Plaintiff, an assistant manager of the claims department for a reinsurance company, allegedly complained to the company’s compliance department, human resources department and compliance hotline, that the executive vice president (“EVP”) of her department engaged in conduct that posed conflicts of interest by giving favorable treatment to family members working under plaintiff’s supervision and by approving legal bills for the company that were paid to the EVP's husband’s law firm. She claimed that she was demoted, denied a salary increase and bonus, isolated from her colleagues and disciplined due to her complaints.

The company moved to dismiss the SOX and Dodd-Frank claims, arguing that the conduct plaintiff reported did not implicate federal securities law or mail or wire fraud. The court dismissed the SOX claim, holding that plaintiff “has not alleged any facts ... that could support an objectively reasonable belief that such conduct constitutes securities fraud.” The court also dismissed the Dodd-Frank claim because it was premised upon alleged conflicts of interest, which are not covered by Dodd-Frank. In addition, the court rejected plaintiff’s assertions that her reports constituted protected activity because she expressed concerns that the EVP’s conduct could have affected shareholders and the company’s reputation in the industry. Judge Daniels ruled that those allegations were conclusory and therefore did not support a SOX or Dodd-Frank whistleblower claim.

Practical Implications

The SEC’s settlements with BlueLinx and Health Net are reminders that employers must ensure that their agreements with employees do not in any way suggest that employees are restricted from providing information to governmental authorities or participating in the government’s whistleblower program. A broad range of documents may include potentially problematic provisions, including employment agreements, confidentiality and nondisclosure agreements, separation agreements, settlement agreements, employee handbooks, codes of conduct, and instructions provided to employees in connection with internal investigations. Employers should undertake a comprehensive review of all such documents to ensure that such provisions do not run afoul of the dictates of the SEC.

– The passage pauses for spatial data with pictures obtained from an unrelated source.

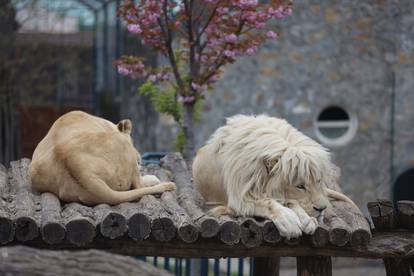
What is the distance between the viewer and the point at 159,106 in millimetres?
9375

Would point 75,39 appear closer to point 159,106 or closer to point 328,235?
point 159,106

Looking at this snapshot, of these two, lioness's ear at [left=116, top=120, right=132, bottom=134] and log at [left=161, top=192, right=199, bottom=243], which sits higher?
lioness's ear at [left=116, top=120, right=132, bottom=134]

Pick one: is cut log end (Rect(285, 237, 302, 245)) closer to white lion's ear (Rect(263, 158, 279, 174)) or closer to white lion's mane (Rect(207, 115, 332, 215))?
white lion's mane (Rect(207, 115, 332, 215))

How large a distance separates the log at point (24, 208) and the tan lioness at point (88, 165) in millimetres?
146

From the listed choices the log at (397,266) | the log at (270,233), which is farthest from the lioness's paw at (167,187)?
the log at (397,266)

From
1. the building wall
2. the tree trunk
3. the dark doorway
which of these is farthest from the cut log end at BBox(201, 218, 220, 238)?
the dark doorway

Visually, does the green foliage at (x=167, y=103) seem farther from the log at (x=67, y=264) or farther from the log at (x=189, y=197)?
the log at (x=67, y=264)

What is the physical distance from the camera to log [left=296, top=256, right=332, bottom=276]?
588 centimetres

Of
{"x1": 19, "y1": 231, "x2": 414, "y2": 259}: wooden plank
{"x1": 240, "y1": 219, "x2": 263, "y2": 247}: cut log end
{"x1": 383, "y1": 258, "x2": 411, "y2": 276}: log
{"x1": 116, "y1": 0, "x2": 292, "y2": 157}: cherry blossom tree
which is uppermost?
{"x1": 116, "y1": 0, "x2": 292, "y2": 157}: cherry blossom tree

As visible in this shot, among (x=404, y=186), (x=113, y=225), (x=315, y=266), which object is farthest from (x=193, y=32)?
(x=404, y=186)

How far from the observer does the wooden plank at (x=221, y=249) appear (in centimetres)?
538

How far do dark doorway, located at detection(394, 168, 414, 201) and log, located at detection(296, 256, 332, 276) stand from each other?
742 centimetres

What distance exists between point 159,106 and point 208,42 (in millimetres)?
1253

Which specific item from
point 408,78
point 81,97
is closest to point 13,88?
point 81,97
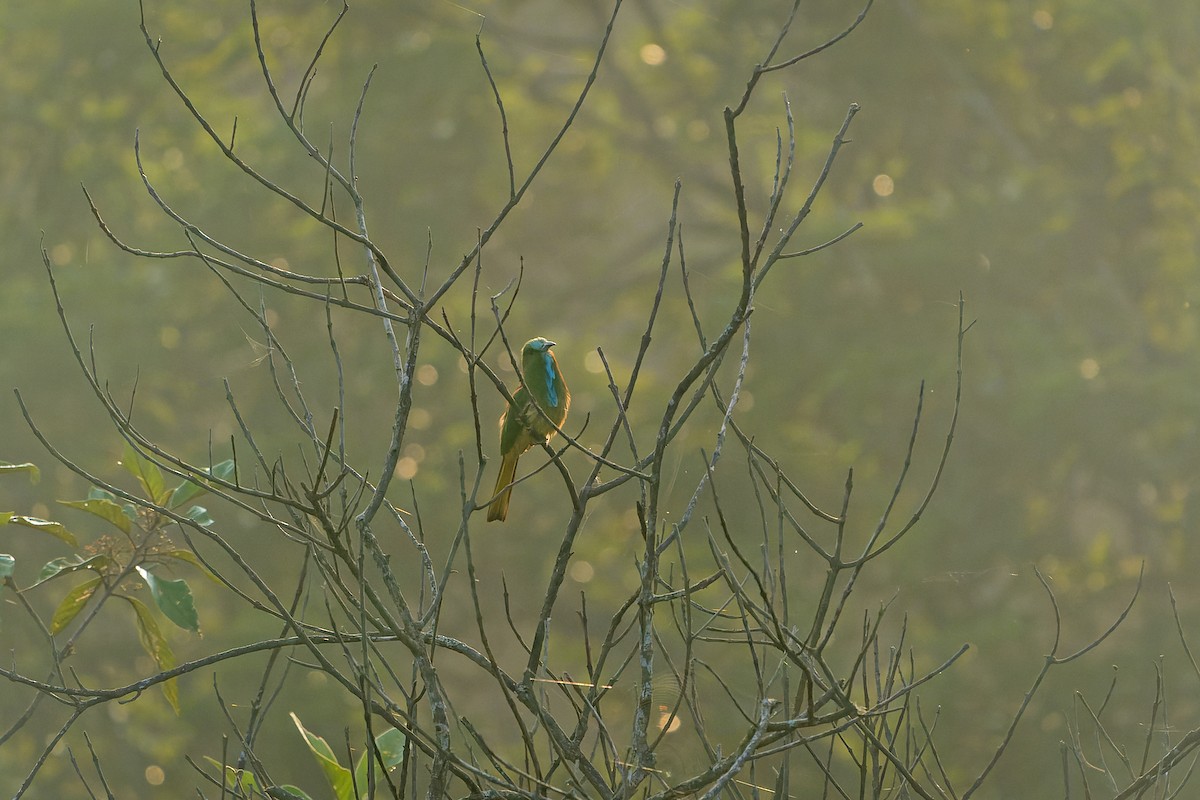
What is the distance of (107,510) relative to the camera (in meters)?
1.78

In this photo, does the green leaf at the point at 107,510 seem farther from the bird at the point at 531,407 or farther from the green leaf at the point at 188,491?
the bird at the point at 531,407

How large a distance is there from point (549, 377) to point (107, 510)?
932 millimetres

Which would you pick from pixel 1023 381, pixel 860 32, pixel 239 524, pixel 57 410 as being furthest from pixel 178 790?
pixel 860 32

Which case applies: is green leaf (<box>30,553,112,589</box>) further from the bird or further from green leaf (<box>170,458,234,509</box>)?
the bird

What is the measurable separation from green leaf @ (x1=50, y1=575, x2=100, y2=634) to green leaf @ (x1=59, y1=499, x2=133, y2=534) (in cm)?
A: 9

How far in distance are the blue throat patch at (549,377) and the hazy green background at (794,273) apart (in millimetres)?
2601

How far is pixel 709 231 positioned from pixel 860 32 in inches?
46.9

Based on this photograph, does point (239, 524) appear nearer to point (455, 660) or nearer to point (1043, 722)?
point (455, 660)

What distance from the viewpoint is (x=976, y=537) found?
538cm

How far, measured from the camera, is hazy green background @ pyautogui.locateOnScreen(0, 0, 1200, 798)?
539 centimetres

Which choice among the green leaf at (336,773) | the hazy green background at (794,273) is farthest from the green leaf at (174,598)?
the hazy green background at (794,273)

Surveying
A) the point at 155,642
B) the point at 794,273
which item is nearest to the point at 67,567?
the point at 155,642

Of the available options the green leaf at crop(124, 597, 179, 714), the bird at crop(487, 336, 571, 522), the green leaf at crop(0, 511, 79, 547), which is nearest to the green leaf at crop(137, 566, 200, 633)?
the green leaf at crop(124, 597, 179, 714)

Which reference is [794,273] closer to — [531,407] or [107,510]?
[531,407]
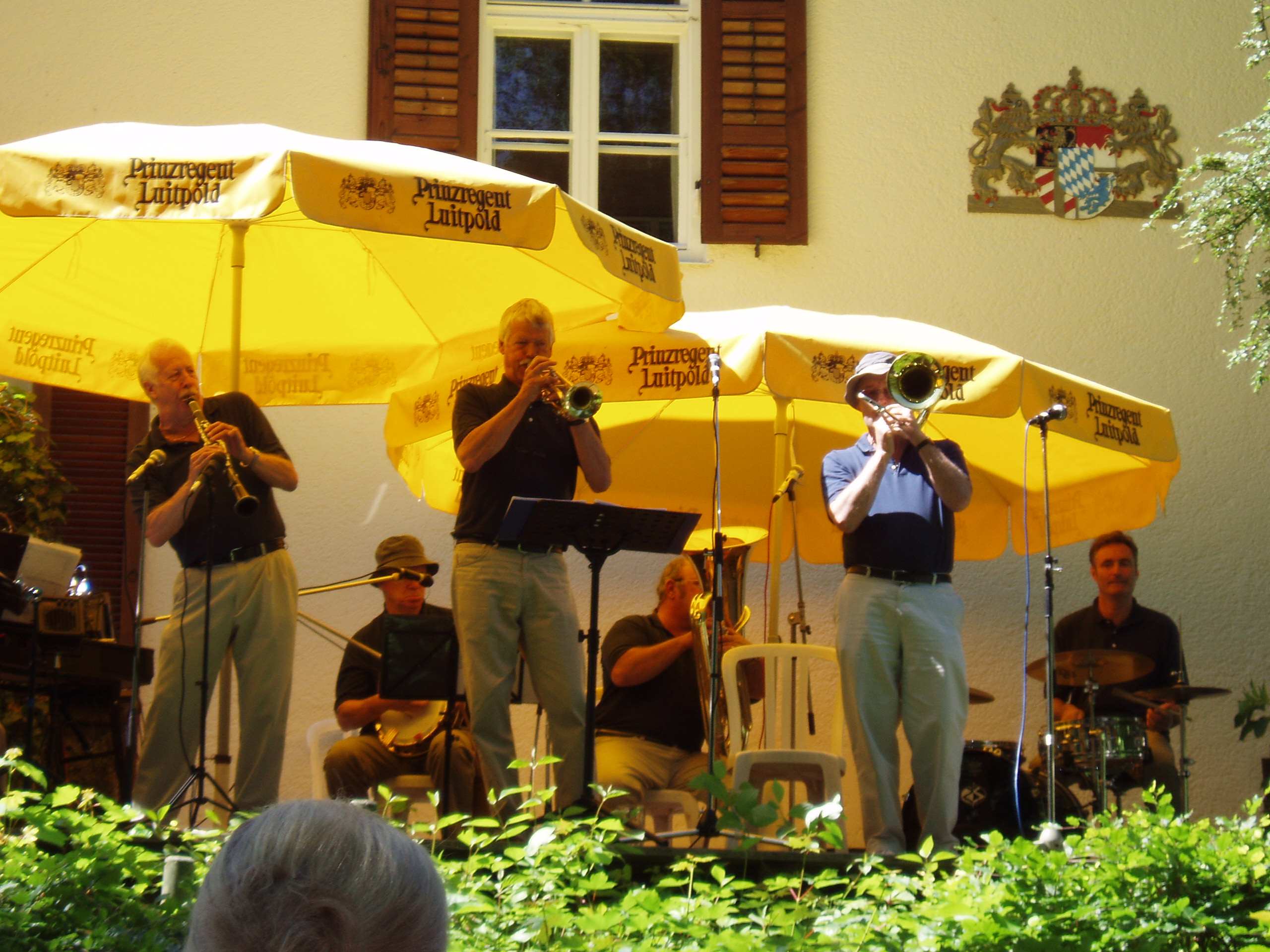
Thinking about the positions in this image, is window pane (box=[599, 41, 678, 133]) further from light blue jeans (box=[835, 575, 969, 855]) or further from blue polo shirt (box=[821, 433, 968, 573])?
light blue jeans (box=[835, 575, 969, 855])

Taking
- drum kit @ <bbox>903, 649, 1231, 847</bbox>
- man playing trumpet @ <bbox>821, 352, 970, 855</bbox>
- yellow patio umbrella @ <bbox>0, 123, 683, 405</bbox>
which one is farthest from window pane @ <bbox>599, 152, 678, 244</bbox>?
man playing trumpet @ <bbox>821, 352, 970, 855</bbox>

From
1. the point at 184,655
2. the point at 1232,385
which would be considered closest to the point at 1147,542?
the point at 1232,385

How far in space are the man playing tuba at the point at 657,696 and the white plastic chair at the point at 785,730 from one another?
197mm

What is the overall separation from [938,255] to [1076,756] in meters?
3.18

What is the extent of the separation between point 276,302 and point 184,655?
2154mm

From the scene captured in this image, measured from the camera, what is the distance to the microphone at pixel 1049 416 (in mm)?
5637

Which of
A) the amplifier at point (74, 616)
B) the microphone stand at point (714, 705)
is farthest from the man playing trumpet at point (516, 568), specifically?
the amplifier at point (74, 616)

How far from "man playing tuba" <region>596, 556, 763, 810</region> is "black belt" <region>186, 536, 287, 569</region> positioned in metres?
1.87

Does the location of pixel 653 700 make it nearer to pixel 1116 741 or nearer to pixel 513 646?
pixel 513 646

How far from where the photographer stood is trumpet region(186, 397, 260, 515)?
5465mm

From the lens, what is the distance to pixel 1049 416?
18.8 feet

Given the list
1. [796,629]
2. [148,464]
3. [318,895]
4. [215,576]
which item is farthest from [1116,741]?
[318,895]

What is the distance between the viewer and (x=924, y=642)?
5.63 meters

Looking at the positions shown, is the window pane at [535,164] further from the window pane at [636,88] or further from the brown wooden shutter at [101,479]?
the brown wooden shutter at [101,479]
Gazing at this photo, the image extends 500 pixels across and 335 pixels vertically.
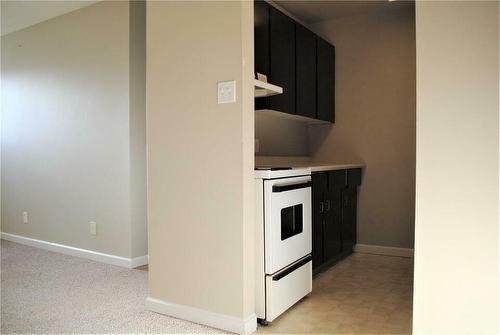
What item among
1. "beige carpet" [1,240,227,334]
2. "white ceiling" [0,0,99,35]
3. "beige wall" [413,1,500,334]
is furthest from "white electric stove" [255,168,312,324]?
"white ceiling" [0,0,99,35]

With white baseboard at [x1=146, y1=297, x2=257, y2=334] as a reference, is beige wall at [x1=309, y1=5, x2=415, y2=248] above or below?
above

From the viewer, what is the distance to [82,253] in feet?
12.0

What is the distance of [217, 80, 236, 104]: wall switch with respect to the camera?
80.6 inches

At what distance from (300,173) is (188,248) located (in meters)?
0.83

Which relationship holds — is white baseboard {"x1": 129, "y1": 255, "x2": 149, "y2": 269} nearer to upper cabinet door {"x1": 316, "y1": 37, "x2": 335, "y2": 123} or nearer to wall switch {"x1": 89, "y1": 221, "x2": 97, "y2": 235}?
wall switch {"x1": 89, "y1": 221, "x2": 97, "y2": 235}

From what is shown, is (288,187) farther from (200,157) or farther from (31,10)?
(31,10)

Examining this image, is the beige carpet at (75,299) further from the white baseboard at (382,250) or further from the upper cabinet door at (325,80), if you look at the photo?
the upper cabinet door at (325,80)

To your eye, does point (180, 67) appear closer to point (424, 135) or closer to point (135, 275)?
point (424, 135)

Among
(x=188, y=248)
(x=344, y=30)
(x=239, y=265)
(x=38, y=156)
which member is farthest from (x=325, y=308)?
(x=38, y=156)

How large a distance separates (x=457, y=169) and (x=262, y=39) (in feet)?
6.22

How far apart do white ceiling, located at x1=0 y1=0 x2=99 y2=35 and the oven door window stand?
2.76 m

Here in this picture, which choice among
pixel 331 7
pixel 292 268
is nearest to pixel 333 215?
pixel 292 268

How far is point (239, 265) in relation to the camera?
80.3 inches

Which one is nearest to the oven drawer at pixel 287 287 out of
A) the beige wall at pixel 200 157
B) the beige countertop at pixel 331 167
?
the beige wall at pixel 200 157
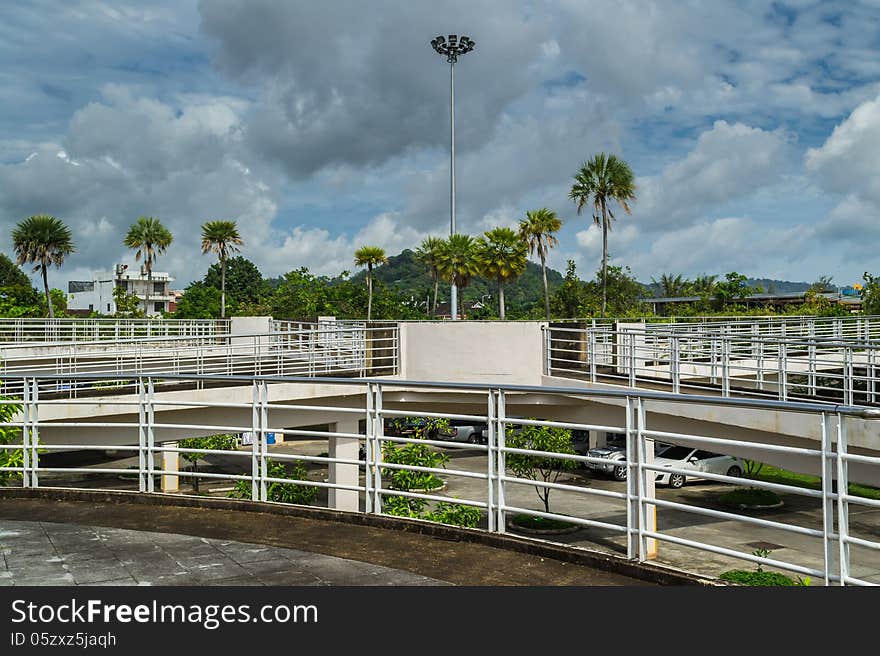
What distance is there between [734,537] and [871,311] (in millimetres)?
18380

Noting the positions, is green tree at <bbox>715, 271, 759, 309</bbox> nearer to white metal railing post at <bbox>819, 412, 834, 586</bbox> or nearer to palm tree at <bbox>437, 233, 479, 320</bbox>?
palm tree at <bbox>437, 233, 479, 320</bbox>

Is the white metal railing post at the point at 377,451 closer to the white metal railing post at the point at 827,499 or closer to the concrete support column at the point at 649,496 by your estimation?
the concrete support column at the point at 649,496

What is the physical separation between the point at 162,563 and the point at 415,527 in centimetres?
195

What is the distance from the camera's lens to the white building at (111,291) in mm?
92625

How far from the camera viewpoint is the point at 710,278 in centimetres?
8394

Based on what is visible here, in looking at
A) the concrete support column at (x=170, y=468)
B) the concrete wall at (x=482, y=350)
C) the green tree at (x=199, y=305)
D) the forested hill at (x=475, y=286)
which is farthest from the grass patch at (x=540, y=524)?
the forested hill at (x=475, y=286)

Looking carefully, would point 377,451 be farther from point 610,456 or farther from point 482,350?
point 610,456

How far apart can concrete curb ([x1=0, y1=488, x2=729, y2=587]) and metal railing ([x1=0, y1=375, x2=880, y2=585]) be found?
0.51 ft

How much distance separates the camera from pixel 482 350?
826 inches

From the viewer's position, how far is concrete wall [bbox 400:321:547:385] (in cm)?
2095

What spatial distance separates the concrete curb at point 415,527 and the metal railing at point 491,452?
155 mm

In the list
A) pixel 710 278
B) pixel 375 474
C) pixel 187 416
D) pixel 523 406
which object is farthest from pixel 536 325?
pixel 710 278

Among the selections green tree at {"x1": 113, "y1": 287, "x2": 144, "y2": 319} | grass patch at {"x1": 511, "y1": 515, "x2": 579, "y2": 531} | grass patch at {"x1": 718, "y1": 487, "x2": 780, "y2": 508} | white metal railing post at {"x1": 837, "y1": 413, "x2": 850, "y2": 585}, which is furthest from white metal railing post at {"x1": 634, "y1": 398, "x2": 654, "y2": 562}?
green tree at {"x1": 113, "y1": 287, "x2": 144, "y2": 319}
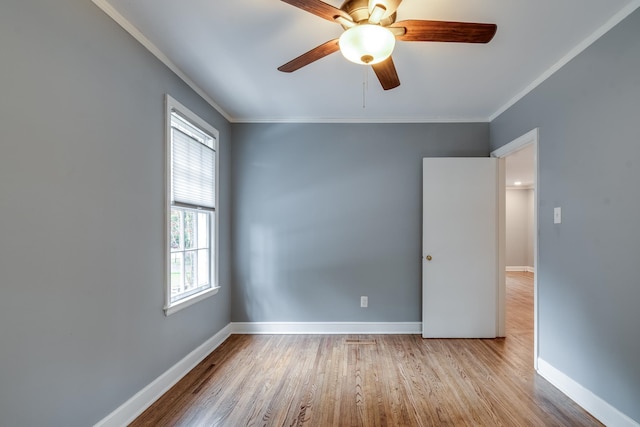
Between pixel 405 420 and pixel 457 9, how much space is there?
2.51 metres

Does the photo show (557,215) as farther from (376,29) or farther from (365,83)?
(376,29)

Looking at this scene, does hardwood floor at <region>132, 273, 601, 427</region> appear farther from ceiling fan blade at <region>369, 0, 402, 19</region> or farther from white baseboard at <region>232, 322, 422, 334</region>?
ceiling fan blade at <region>369, 0, 402, 19</region>

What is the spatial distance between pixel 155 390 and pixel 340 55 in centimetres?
276

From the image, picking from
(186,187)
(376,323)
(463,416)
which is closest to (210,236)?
(186,187)

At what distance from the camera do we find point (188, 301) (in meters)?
2.56

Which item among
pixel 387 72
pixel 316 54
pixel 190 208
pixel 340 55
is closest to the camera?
pixel 316 54

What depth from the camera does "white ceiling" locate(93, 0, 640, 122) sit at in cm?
175

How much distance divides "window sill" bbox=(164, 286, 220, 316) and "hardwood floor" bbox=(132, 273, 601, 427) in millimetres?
572

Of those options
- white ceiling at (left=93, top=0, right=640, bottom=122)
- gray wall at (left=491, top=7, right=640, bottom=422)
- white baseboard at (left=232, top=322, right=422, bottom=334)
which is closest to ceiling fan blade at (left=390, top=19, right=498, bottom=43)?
white ceiling at (left=93, top=0, right=640, bottom=122)

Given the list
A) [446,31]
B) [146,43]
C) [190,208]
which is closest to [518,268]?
[446,31]

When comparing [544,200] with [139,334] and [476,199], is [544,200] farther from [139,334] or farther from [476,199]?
[139,334]

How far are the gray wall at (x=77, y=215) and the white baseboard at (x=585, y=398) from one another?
9.77ft

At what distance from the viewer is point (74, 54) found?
1.56 metres

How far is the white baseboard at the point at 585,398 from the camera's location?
182 cm
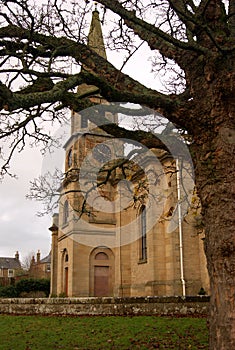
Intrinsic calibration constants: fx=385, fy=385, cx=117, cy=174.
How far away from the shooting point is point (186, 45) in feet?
18.6

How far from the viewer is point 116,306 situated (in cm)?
1445

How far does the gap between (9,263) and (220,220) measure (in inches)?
3095

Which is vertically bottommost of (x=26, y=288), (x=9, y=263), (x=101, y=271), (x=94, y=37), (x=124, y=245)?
(x=26, y=288)

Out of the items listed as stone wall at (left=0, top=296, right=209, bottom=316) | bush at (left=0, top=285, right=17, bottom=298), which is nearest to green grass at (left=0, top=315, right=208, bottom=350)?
stone wall at (left=0, top=296, right=209, bottom=316)

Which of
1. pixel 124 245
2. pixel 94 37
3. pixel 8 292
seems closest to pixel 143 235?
pixel 124 245

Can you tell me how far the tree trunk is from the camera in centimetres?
508

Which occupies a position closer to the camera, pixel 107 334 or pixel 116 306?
pixel 107 334

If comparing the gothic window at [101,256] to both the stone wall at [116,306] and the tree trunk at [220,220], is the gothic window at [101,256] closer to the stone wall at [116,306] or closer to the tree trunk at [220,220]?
the stone wall at [116,306]

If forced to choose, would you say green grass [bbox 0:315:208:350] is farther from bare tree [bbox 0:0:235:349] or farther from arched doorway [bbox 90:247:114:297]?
arched doorway [bbox 90:247:114:297]

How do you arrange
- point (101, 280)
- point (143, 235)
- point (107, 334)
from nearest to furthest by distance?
point (107, 334) < point (143, 235) < point (101, 280)

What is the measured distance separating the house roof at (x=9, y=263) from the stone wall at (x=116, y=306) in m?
62.4

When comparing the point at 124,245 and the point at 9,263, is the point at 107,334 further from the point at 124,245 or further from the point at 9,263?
the point at 9,263

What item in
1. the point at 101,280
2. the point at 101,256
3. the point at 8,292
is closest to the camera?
the point at 101,280

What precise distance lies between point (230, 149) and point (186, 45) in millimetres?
1666
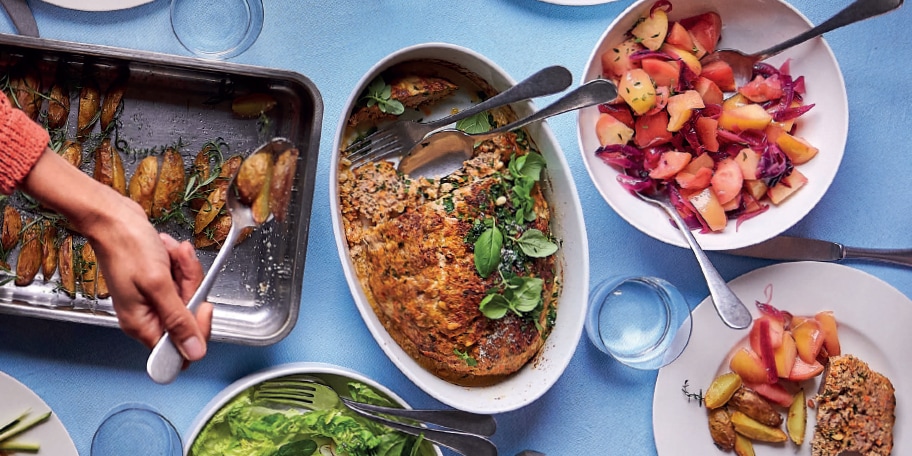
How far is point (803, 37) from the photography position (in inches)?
73.2

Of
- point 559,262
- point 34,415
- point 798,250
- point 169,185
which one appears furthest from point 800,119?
point 34,415

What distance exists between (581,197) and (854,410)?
0.89 meters

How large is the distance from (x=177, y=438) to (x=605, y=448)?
43.0 inches

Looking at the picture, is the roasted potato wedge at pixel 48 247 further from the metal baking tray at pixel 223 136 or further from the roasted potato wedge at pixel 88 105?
the roasted potato wedge at pixel 88 105

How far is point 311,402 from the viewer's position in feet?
6.22

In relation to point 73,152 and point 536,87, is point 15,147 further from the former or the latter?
point 536,87

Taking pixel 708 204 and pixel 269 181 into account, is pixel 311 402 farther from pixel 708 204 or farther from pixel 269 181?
pixel 708 204

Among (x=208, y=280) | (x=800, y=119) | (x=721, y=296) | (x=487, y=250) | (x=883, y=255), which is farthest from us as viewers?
(x=883, y=255)

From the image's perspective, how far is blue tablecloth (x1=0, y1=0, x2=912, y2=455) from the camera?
1938 mm

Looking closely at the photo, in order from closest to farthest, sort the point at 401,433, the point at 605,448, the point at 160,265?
the point at 160,265 < the point at 401,433 < the point at 605,448

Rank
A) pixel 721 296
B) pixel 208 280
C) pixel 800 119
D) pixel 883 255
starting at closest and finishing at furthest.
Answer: pixel 208 280 < pixel 721 296 < pixel 800 119 < pixel 883 255

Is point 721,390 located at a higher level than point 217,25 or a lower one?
lower

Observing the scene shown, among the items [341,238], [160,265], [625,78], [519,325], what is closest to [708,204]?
[625,78]

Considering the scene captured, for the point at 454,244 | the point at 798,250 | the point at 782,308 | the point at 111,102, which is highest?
the point at 111,102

The SEC’s focus on encouraging reports by whistleblowers is further illustrated by the awards it has made through its bounty program. The total amount awarded now exceeds $100 million. It is critical for employers to provide proper training to management and human resources professionals to ensure that potential whistleblower complaints that are raised internally are promptly and thoroughly investigated and assessed, and that appropriate action is taken to address the complaints.